La Guinée nouvelle
11 Novembre 2010
Le long mur, fraîchement peint d'un vert pimpant, choque au milieu des
bâtisses lépreuses de Conakry. À l'intérieur, les bâtiments neufs, d'un beige rosé, les allées propres, les réverbères et les palmiers en pot ajoutent à la confusion. Au centre de la capitale
guinéenne, le camp Boiroest méconnaissable. Il y a peu, ce n'était qu'une caserne miteuse bordée de cellules où
l'on pouvait encore lire les graffitis désespérés des milliers de victimes, torturées et assassinées là, sous le régime de Sékou Touré. La rénovation des lieux se veut symbolique. Le Goulag
tropical n'est plus.
Mais la peinture ne suffit pas à couvrir le passé et les mauvaises habitudes. Les
patrouilles de militaires en uniformes dépareillés déboulant dans de gros pick-up sur les avenues de la capitale continuent de susciter la crainte très compréhensible des Guinéens. Habitués au
pouvoir et à une impunité to tale, les soldats rackettent ouvertement les passants. Ce mercredi, trois jours après une
élection historique, quand tout le pays attendait dans la fièvre le nom du premier président élu de l'histoire du pays, la vue d'un béret rouge suffisait pour déclencher la rumeur d'un coup
d'État.
«Pour l'instant, l'armée reste neutre et joue le jeu. Les parachutistes ont disparu des
rues au profit des gendarmes. Mais il faut que les résultats du scrutin soient acceptés par tous, sans désordre pour ne pas donner à certains officiers l'occasion de s'immiscer dans le
processus», souligne Mohammed Jalloh, un chercheur, spécialiste de la Guinée. Une peur qui fait sourire le
commandant Naby Camara, alias B52. Dans le salon de sa villa de banlieue aux murs ornés de ses
portraits, le coordinateur de la garde présidentielle clame sa foi démocrate d'une voix lourde: «Le temps des coups d'État est passé. C'est l'heure de la démocratie. Même si un militaire voulait
prendre le pouvoir, la jus tice internationale ne le laisserait pas faire. Il serait arrêté et emprisonné à La Haye.» La conversion un
rien forcée des galonnés aux vertus républicaines reste fragile.

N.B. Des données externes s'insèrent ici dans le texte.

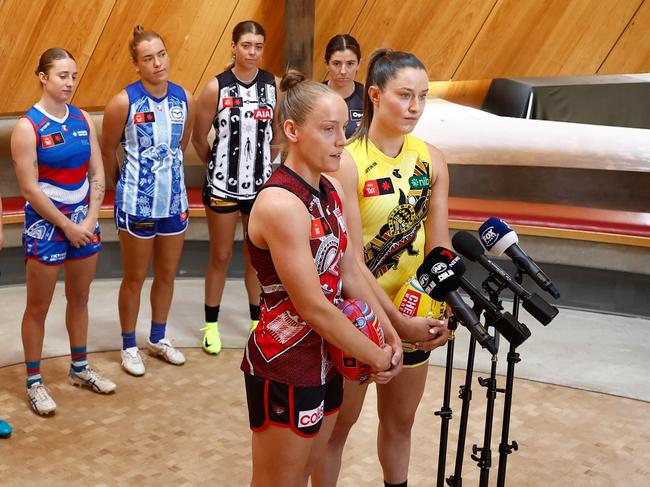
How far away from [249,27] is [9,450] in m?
2.35

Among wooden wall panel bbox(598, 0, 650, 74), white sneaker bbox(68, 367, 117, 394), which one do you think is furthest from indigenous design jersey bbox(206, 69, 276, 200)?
wooden wall panel bbox(598, 0, 650, 74)

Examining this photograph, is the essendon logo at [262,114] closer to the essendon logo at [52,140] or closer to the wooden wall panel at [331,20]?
the essendon logo at [52,140]

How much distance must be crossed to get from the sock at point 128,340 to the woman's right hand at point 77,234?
2.40 feet

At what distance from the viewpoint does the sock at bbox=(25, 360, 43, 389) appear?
13.5 ft

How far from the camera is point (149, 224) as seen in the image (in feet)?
14.5

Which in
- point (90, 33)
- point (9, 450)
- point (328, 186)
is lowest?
point (9, 450)

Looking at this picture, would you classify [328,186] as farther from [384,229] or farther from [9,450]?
[9,450]

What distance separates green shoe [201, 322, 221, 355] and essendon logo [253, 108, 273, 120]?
3.85 feet

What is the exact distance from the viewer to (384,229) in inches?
109

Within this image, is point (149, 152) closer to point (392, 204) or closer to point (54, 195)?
point (54, 195)

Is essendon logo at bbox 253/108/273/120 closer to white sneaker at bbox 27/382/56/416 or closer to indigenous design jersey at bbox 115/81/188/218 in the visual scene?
indigenous design jersey at bbox 115/81/188/218

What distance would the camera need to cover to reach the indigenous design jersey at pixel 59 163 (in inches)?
152

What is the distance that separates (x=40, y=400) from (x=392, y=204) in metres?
2.19

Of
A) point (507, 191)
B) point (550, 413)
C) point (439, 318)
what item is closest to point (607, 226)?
point (507, 191)
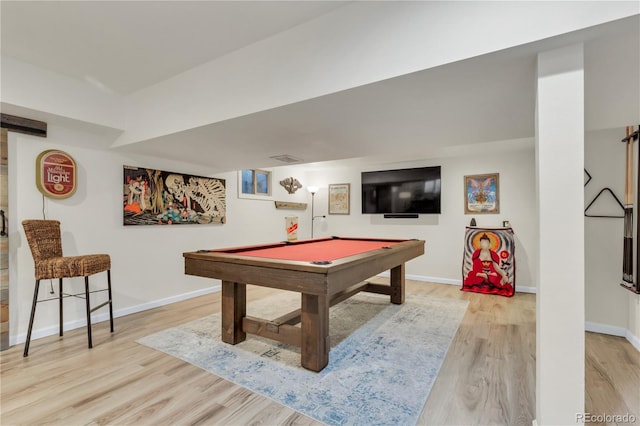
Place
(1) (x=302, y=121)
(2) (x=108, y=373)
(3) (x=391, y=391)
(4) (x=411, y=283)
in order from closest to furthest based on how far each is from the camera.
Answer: (3) (x=391, y=391) < (2) (x=108, y=373) < (1) (x=302, y=121) < (4) (x=411, y=283)

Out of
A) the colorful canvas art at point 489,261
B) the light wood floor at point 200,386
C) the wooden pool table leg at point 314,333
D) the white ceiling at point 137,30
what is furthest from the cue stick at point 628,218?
the white ceiling at point 137,30

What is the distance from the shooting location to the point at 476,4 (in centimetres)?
137

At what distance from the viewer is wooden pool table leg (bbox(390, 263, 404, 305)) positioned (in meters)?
3.81

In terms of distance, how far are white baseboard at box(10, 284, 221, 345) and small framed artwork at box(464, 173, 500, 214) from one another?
434 cm

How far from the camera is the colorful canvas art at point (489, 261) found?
4.39 m

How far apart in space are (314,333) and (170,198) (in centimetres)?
275

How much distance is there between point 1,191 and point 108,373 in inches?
72.8

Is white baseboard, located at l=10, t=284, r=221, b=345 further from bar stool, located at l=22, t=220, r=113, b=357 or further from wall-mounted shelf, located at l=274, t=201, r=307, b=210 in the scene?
wall-mounted shelf, located at l=274, t=201, r=307, b=210

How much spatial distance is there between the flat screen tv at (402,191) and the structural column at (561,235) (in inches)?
157

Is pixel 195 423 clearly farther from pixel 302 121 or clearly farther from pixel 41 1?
pixel 41 1

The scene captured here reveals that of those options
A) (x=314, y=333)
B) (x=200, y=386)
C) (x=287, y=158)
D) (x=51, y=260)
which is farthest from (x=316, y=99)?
(x=51, y=260)

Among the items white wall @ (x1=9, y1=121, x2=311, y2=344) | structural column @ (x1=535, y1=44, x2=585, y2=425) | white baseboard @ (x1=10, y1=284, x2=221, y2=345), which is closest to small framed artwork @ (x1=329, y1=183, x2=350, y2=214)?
white wall @ (x1=9, y1=121, x2=311, y2=344)

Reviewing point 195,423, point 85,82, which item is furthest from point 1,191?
point 195,423

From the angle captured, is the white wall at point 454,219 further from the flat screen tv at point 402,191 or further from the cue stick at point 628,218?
the cue stick at point 628,218
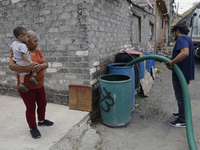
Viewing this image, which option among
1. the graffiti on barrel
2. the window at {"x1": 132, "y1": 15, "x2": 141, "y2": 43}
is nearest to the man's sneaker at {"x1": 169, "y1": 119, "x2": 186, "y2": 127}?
the graffiti on barrel

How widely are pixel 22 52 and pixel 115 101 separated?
5.53 ft

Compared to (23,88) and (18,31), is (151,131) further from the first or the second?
(18,31)

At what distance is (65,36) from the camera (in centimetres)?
294

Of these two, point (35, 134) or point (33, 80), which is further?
point (35, 134)

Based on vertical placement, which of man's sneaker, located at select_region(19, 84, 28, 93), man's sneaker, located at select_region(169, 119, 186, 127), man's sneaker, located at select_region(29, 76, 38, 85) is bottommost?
man's sneaker, located at select_region(169, 119, 186, 127)

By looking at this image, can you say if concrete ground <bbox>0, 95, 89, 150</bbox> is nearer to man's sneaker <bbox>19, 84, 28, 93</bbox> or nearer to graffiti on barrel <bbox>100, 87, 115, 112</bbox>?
graffiti on barrel <bbox>100, 87, 115, 112</bbox>

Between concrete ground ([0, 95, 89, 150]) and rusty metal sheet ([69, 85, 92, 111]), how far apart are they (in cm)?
11

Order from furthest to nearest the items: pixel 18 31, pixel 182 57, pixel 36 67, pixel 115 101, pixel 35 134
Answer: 1. pixel 115 101
2. pixel 182 57
3. pixel 35 134
4. pixel 36 67
5. pixel 18 31

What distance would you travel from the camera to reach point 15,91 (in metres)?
3.80

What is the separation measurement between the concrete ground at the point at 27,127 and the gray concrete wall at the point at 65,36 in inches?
16.2

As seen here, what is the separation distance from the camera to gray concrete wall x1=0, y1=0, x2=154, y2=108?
2.81 metres

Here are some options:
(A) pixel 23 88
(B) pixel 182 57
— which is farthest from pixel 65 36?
(B) pixel 182 57

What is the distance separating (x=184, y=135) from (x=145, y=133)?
0.65 m

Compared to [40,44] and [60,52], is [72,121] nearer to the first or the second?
[60,52]
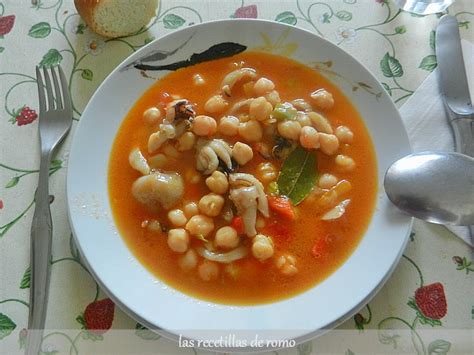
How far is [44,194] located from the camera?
1.82 metres

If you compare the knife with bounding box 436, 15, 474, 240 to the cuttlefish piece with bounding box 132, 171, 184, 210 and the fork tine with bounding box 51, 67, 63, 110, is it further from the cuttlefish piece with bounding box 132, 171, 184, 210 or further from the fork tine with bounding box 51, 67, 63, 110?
the fork tine with bounding box 51, 67, 63, 110

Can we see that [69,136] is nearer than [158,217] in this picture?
No

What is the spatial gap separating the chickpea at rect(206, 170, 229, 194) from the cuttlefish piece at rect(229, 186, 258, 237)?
0.05 m

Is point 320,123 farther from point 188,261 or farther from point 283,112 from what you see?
point 188,261

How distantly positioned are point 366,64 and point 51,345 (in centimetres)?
164

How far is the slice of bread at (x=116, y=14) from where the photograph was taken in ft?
6.82

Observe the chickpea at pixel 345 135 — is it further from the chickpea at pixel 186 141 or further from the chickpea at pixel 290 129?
the chickpea at pixel 186 141

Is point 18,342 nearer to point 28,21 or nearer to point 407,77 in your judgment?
point 28,21

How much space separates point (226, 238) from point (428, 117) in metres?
0.95

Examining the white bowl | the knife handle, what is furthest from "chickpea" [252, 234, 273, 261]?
the knife handle

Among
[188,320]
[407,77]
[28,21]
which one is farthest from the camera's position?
[28,21]

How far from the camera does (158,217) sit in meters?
1.80

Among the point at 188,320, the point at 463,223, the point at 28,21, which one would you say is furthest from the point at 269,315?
the point at 28,21

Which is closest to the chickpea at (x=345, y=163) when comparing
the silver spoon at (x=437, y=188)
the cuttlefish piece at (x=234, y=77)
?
the silver spoon at (x=437, y=188)
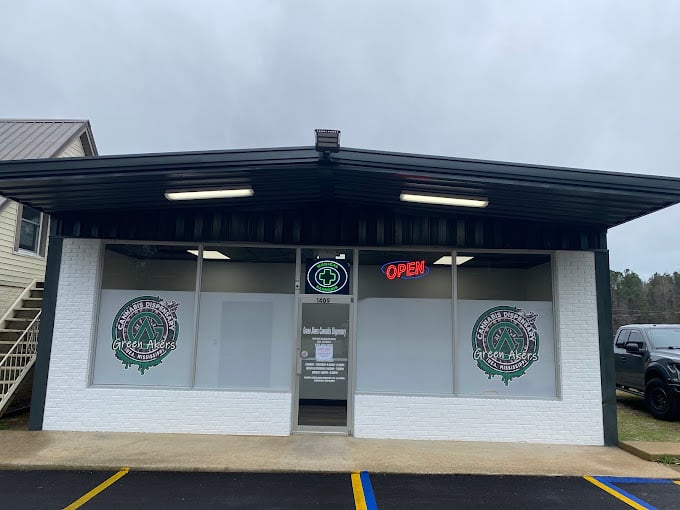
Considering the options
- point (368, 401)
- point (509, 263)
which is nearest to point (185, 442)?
point (368, 401)

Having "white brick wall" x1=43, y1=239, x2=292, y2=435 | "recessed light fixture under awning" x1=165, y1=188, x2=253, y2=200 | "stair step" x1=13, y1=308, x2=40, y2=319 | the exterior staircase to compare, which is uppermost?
"recessed light fixture under awning" x1=165, y1=188, x2=253, y2=200

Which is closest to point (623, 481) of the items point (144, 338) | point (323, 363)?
point (323, 363)

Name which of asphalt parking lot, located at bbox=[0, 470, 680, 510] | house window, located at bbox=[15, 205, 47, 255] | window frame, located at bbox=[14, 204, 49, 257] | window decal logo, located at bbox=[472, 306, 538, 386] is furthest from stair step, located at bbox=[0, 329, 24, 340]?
window decal logo, located at bbox=[472, 306, 538, 386]

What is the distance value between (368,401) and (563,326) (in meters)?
3.27

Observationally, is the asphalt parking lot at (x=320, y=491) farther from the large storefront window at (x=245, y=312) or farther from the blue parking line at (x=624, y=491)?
the large storefront window at (x=245, y=312)

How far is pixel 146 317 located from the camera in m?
8.01

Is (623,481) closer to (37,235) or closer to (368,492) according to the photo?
(368,492)

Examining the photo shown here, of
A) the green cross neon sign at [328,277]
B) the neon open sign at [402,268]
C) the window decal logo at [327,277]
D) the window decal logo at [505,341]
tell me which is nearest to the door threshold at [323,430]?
the window decal logo at [327,277]

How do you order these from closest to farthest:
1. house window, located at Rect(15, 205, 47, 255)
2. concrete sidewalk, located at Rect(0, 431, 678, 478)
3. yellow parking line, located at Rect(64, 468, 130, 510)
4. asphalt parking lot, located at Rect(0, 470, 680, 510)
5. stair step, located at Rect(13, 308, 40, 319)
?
1. yellow parking line, located at Rect(64, 468, 130, 510)
2. asphalt parking lot, located at Rect(0, 470, 680, 510)
3. concrete sidewalk, located at Rect(0, 431, 678, 478)
4. stair step, located at Rect(13, 308, 40, 319)
5. house window, located at Rect(15, 205, 47, 255)

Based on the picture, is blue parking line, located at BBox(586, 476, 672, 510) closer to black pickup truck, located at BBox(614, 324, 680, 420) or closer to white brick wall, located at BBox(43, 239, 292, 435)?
white brick wall, located at BBox(43, 239, 292, 435)

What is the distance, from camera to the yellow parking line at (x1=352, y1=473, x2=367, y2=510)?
193 inches

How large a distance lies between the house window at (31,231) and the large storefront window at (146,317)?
19.9 ft

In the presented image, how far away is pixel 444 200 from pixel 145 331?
16.8ft

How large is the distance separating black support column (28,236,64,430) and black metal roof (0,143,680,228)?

«Le problème est que l'armée n'en est plus une. Nul officier ne peut prétendre la
commander dans son ensemble», souligne un ancien général. Minées par les rivalités ethniques et de classe d'âge, les forces de défense sont plus connues pour leur indiscipline et leur corruption
que pour leur sens tactique. Au fil des années, les mutineries et les règlements de compte sanglants se sont multipliés. Pour calmer ces séditions dangereuses et reprendre un peu de contrôle, les
régimes successifs ont aligné les concessions financières, les promotions farfelues et les recrutements claniques. Le général-président Lansana Conté, méfiant à l'égard de ses anciens frères d'armes, favorisait les siens, les
Soussous. À sa mort, en 2008, son successeur, le fantasque capitaine Moussa Dadis Camara, a lui aussi cajolé l'armée avant d'être grièvement blessé par son propre aide
de camp. Nommé à sa suite pour conduire la transition vers la démocratie, le général Sékouba Konaté n'a eu, en dépit de son prestige dans les rangs, d'autres solutions que de
desserrer encore un peu plus les cordons de la bourse.
Le bilan de ces embauches et de ces distributions de galons s'est révélé une
catastrophe. Le corps de l'armée n'abrite presque plus de soldats de base mais compte en revanche trois officiers pour un sous-officier. En 2000, les militaires étaient 10.000. Ils seraient
aujourd'hui plus de 45.000, engloutissant à eux seuls 40% de la masse salariale de l'État.
«La réforme des forces armées est le point crucial si on veut résoudre les problèmes
politiques du pays», souligne l'ONG International Crisis Group (ICG). Pour le futur chef d'État, la tâche s'apparentera à un défi. «Il devra
faire face à des dilemmes et des pressions contradictoires», affirme ICG. Or il lui faudra trancher très vite et avec tact s'il veut éviter une confrontation. Nul mieux que Sékouba Konaté ne connaît les défis et les risques qui attendent l'élu. Le président par
intérim n'enlève jamais son gilet pare-balles.